Nuovo scandalo tra i banchi refrigerati.“1960 o 2025? Stessa donna, stesso grembiule, stessa sottomissione.” Così titolano i primi post indignati rimbalzati nelle galassie arcobaleno della rete, che nelle ultime ore stanno bersagliando la nuova campagna pubblicitaria della Despar. Il colosso della GDO ha deciso di celebrare 65 anni di attività con un’immagine che, secondo attivisti LGBTQIA+, collettive transfemministe e influenti woke di TikTok, rappresenta una regressione culturale mascherata da nostalgia.

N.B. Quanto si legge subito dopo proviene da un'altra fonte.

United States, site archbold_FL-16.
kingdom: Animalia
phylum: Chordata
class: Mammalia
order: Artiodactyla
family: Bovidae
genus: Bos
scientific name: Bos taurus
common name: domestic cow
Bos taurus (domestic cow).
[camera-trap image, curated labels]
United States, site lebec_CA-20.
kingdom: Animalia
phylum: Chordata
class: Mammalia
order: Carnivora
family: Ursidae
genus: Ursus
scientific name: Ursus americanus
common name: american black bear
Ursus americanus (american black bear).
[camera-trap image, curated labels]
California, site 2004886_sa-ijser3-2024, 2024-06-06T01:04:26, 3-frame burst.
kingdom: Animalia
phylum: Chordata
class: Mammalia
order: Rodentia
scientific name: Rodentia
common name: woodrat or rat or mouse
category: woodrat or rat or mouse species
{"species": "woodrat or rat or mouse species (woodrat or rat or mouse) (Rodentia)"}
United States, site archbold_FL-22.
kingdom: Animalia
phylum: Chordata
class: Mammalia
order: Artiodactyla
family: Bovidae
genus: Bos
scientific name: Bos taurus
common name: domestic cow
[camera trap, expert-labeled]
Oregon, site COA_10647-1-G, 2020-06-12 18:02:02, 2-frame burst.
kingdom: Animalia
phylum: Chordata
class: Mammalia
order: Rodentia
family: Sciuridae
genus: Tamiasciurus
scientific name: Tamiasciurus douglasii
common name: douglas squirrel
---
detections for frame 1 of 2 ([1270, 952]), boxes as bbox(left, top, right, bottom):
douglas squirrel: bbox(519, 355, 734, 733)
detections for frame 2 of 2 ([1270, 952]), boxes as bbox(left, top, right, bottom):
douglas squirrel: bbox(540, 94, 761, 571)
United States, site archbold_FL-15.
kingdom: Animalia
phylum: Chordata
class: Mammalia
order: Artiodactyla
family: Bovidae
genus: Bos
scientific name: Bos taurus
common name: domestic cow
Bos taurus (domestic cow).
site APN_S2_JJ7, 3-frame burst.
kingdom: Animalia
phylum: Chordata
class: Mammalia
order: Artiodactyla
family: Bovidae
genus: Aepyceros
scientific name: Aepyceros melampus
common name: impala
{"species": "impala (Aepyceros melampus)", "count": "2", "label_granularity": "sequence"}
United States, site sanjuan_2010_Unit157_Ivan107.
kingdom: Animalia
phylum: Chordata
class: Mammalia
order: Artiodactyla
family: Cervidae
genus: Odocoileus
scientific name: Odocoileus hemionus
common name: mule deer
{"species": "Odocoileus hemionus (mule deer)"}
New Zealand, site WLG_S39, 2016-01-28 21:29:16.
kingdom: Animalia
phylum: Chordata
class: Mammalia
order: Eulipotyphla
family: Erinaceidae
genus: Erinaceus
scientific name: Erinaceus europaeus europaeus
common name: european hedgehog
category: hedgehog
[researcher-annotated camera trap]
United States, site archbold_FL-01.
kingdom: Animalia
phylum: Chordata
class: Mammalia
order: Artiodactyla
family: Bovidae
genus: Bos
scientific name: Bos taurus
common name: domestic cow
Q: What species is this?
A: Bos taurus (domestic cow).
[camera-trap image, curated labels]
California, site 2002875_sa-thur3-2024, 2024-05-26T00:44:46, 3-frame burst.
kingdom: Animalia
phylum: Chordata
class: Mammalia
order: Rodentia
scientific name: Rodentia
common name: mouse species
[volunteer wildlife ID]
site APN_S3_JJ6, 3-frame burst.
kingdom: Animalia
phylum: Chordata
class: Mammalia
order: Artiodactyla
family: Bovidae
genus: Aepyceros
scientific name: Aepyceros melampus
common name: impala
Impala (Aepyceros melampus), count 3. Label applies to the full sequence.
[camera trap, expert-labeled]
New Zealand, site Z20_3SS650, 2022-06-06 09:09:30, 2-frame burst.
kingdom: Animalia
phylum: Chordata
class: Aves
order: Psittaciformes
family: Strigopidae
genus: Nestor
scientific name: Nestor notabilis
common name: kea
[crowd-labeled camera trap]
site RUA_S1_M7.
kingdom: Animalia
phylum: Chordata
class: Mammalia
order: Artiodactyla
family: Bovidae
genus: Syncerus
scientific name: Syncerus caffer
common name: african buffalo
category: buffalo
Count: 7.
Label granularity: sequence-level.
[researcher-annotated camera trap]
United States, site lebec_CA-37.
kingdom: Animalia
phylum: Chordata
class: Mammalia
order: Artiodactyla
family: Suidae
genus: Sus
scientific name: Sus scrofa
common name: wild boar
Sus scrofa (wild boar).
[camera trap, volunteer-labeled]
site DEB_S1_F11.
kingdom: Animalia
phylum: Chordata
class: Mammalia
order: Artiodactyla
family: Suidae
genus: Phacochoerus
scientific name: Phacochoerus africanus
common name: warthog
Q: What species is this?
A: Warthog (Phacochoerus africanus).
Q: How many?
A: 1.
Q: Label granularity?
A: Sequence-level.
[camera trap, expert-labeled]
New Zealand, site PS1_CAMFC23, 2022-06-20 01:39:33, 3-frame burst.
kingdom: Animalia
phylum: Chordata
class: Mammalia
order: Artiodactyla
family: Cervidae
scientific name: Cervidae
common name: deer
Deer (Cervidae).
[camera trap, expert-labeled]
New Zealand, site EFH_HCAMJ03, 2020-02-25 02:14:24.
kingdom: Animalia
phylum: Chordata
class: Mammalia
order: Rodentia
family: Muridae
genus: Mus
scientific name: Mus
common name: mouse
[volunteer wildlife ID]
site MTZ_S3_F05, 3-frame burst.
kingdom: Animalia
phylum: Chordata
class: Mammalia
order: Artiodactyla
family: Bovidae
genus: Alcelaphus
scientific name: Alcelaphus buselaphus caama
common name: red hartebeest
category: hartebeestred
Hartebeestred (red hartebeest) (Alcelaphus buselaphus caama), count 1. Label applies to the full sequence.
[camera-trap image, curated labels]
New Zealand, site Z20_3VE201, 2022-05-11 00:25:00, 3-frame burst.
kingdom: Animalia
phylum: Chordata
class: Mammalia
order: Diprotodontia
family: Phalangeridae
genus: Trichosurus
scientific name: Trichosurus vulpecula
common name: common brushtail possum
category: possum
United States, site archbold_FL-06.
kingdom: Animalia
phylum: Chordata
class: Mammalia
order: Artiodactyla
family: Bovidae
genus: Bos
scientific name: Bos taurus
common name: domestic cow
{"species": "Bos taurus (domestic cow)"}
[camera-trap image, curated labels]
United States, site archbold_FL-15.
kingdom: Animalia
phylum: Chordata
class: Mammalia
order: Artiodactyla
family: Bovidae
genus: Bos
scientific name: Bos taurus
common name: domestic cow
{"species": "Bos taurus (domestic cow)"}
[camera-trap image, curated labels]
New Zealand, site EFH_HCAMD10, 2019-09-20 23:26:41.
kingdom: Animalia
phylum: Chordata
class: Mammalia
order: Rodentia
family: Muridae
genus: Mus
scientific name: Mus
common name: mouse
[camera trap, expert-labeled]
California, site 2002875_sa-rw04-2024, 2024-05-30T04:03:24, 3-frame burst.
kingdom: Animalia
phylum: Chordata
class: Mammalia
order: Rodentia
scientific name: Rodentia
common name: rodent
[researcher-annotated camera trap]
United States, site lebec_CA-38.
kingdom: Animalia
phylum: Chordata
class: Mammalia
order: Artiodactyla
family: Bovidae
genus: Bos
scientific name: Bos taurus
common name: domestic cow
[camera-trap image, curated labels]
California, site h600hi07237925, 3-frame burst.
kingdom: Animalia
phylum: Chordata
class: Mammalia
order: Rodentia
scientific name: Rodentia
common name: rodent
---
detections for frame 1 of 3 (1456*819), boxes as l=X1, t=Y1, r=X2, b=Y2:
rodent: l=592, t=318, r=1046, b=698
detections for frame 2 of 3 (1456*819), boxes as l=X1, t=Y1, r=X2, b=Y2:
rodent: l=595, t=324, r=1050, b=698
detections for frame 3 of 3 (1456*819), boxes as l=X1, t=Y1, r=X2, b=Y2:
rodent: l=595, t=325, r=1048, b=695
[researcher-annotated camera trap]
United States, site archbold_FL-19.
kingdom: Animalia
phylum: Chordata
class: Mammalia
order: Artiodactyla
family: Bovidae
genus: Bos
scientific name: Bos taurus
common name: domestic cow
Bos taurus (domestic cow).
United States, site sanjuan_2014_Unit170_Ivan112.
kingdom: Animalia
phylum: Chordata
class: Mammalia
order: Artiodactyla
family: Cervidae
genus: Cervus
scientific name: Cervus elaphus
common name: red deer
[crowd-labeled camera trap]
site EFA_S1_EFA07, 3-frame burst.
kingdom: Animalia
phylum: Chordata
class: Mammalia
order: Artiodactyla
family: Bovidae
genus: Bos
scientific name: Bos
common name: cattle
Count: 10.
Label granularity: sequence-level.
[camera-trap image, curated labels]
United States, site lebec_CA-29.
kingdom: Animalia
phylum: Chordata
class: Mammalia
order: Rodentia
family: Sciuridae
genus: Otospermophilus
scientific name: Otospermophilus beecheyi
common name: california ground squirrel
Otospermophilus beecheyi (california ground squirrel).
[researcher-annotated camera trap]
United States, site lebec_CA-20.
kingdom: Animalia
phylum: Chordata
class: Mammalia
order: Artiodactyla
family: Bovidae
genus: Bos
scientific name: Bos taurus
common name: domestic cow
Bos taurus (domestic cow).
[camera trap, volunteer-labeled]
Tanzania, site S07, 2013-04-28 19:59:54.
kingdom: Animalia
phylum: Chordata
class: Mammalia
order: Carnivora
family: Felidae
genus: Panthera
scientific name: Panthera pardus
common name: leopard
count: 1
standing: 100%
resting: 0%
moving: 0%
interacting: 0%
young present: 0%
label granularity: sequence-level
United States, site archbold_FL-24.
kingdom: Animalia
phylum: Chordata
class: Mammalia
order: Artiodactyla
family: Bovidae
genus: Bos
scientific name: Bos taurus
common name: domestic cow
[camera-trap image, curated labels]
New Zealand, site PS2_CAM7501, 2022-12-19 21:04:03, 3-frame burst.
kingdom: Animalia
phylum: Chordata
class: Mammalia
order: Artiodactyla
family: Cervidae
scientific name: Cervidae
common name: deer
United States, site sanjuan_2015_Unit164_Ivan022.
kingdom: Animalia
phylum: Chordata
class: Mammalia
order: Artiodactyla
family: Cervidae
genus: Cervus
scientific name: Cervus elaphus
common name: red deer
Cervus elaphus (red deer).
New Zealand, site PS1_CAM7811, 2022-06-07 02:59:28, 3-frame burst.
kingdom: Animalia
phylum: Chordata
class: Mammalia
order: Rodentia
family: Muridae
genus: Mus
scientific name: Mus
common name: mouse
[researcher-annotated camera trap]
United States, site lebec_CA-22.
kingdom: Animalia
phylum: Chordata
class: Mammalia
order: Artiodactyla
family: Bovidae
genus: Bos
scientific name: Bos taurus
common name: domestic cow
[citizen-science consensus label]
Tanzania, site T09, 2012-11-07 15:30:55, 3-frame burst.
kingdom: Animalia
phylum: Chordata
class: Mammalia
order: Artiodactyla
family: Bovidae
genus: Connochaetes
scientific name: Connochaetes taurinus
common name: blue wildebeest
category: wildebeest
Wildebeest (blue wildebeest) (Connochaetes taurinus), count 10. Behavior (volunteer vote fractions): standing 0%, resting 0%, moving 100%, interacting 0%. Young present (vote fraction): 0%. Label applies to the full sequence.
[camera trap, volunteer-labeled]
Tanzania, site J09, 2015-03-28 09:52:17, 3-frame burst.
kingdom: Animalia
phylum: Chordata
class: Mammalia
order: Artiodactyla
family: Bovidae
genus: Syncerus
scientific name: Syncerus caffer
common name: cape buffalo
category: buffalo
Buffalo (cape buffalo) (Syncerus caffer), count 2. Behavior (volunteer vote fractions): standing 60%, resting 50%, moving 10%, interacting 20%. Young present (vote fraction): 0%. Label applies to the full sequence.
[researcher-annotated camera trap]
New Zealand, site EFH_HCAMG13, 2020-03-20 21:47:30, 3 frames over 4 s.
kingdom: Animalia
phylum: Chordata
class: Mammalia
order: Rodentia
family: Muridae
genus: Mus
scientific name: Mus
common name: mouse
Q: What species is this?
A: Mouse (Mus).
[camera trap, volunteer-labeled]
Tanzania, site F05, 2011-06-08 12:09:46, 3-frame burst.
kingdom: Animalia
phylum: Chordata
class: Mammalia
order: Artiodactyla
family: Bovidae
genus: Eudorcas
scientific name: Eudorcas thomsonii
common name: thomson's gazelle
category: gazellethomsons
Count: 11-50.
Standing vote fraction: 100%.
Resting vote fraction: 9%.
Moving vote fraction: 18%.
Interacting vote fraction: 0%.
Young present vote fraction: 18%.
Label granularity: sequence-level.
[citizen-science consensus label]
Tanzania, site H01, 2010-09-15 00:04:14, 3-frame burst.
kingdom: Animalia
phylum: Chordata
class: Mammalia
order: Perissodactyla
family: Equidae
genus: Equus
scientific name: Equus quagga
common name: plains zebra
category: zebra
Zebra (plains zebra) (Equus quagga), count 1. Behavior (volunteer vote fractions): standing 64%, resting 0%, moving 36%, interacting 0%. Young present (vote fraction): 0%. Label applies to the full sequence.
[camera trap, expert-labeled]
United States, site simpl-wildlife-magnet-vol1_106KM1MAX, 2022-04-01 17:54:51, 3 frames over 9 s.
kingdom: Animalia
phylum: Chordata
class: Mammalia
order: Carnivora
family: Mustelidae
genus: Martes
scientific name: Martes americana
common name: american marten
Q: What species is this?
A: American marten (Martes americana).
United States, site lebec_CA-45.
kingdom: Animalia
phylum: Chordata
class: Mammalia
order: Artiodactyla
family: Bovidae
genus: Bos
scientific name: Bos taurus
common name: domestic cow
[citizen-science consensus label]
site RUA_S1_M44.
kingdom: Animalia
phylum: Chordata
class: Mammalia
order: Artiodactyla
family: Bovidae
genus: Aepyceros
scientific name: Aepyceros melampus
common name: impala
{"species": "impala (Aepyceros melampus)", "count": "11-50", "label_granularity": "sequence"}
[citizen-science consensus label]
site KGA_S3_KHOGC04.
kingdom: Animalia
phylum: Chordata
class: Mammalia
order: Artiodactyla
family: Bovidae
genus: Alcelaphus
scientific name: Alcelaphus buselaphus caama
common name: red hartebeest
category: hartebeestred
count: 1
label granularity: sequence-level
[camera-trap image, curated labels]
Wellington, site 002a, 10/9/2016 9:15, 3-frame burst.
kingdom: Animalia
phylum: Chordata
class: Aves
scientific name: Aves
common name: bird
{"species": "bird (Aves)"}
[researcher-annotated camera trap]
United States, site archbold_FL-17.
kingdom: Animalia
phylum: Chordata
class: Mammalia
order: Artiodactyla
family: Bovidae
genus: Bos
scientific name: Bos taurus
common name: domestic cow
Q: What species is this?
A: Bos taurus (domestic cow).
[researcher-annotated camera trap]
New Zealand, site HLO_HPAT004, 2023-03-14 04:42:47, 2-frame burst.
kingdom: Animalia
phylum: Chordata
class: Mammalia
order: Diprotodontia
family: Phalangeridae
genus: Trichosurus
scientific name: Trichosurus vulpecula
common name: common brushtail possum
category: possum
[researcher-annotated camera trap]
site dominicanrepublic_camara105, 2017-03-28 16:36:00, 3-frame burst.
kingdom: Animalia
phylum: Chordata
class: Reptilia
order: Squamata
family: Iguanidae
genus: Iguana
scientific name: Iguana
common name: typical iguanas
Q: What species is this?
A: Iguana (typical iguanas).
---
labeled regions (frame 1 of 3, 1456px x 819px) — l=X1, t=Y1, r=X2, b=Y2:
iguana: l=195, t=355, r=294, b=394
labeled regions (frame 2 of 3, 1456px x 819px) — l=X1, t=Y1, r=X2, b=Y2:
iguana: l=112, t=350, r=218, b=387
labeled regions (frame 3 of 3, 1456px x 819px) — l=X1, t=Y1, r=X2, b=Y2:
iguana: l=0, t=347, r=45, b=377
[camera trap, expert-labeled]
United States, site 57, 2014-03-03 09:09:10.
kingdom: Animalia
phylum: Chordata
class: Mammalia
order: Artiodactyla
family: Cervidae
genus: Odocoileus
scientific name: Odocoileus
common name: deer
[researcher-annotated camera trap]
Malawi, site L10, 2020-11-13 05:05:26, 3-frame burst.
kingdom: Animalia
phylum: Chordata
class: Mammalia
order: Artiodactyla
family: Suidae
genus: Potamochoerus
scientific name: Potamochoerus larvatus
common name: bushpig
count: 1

L’immagine della vergogna patriarcale

L’immagine mostra, fianco a fianco, due donne: una nel 1960 in bianco e nero, l’altra nel 2024 a colori. Cambia l’uniforme, ma non la sostanza. Entrambe sorridono, entrambe indossano la divisa, entrambe stanno chiaramente servendo. Nessun uomo, nessuna diversità, nessun accenno a famiglie arcobaleno, corpi non conformi, identità fluide, cassieri drag o manager con la coda di cavallo e lo smalto glitterato. Solo la cara vecchia figura femminile che accoglie e compiace, come da manuale della destra sociale postdemocristiana.

 

Per i paladini dell’inclusività, la Despar ha fallito l’esame di contemporaneità: altro che progresso, qui si ripropone l’ideale della donna angelicata del dopoguerra, solo con luci LED e banco salumi refrigerato.

Dure le reazioni online: “Sessismo in alta risoluzione”, “Per loro 65 anni di storia = 65 anni di stereotipi” o ancora “Ogni giorno la destra ci ricorda che ci vuole sorridenti, silenziose e col grembiule”.

Alcune associazioni annunciano azioni dirette: boicottaggio simbolico di carrelli pieni lasciati alla cassa, flash mob queer in corsia 6 (reparto surgelati), letture collettive di Judith Butler davanti agli ingressi e, ovviamente, una lettera indignata firmata da 47 sigle con asterischi.

La Despar per ora tace, forte forse del fatto che nessuno degli indignati comprava comunque lì. Ma una cosa è certa: il supermercato, da zona neutra della spesa, è diventato nuovo campo di battaglia culturale. E tra salumi e scaffali, il patriarcato si è nascosto meglio del prezzemolo.